In selecting a LEED classification, Price Chopper looks at “what is most beneficial from a site development and store format perspective,” said Joseph Berman, environmental certification specialist for the Golub Corp., Price Chopper's corporate name. For its new Saratoga Springs, N.Y., store, the chain chose LEED for New Construction because the store is being certified as part of an apartment building.
On the other hand, going forward, Price Chopper regards LEED for Retail as “the most viable and applicable [designation] for what we're doing,” Berman noted.
In terms of LEED level, Price Chopper will ordinarily seek LEED Certified, unless a particular site is conducive to gaining silver certification, he said. For example, a site's proximity to public transportation or denser population centers would qualify it for a silver certification.
Price Chopper's LEED process is now focused strictly on new store construction (or possibly major renovations), not remodels or existing store improvements. “We want to make certain we have a completely nailed-down approach in our construction platform before we broaden what we do into our existing buildings,” Berman said.
Among the measures Price Chopper is adopting for its LEED stores are: energy-management controls on ovens and refrigeration; T5 high-output fluorescent lights housed in auto-dimming ballasts; domed skylighting that covers 3% of the roof surface; high-efficiency HVAC configurations; ECM motors, LED lighting, anti-sweat heater controls, thermal film and energy-efficient fans in closed dairy and refrigerated cases; secondary-loop carbon dioxide/glycol refrigeration systems (in larger stores); R-30 roof insulation; and low-flow plumbing fixtures. The chain is also purchasing 3.44% of its energy needs in the form of renewable wind power credits, making it one of the Environmental Protection Agency's top 20 U.S. retail purchasers of green power.
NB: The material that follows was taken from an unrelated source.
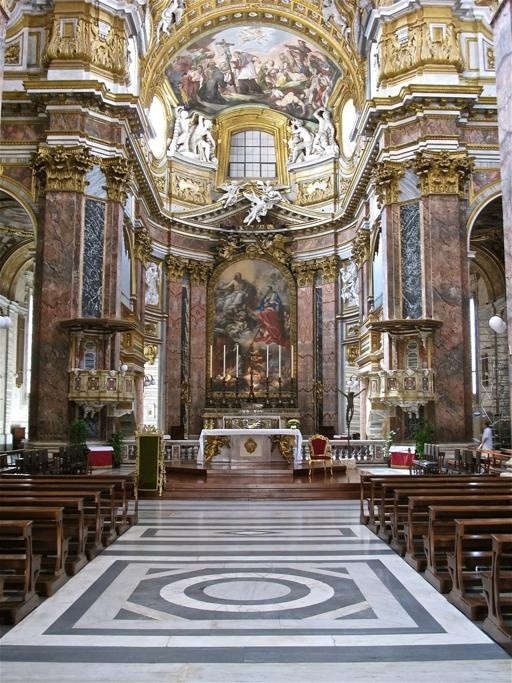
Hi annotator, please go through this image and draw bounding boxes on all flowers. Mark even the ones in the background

In addition, a minimum of 20% (by cost) of the materials used in new construction must be sourced from within a 500-mile radius of the project site; at least 20% must also contain recycled materials. Low-VOC materials are used for carpeting, paint, sealants and wood-composite materials.
Why has Price Chopper embraced LEED? “LEED is the most broadly recognized, widely respected, most comprehensive sustainable building strategy that addresses all elements of the building process,” said Berman. Price Chopper, he added, finds value in using LEED standards — in the form of best practices — to reduce its environmental impact. “This is a benchmark for what we should be doing — and why. It changes the lens through which we perceive building processes.”
Through the LEED program, Price Chopper has seen “significant reductions in energy consumption” — its new stores are between 27% and 33% more energy efficient than comparable new retail stores, said Berman. The chain has also experienced a “significantly reduced material resources impact,” including a 20% to 30% reduction in potable water usage.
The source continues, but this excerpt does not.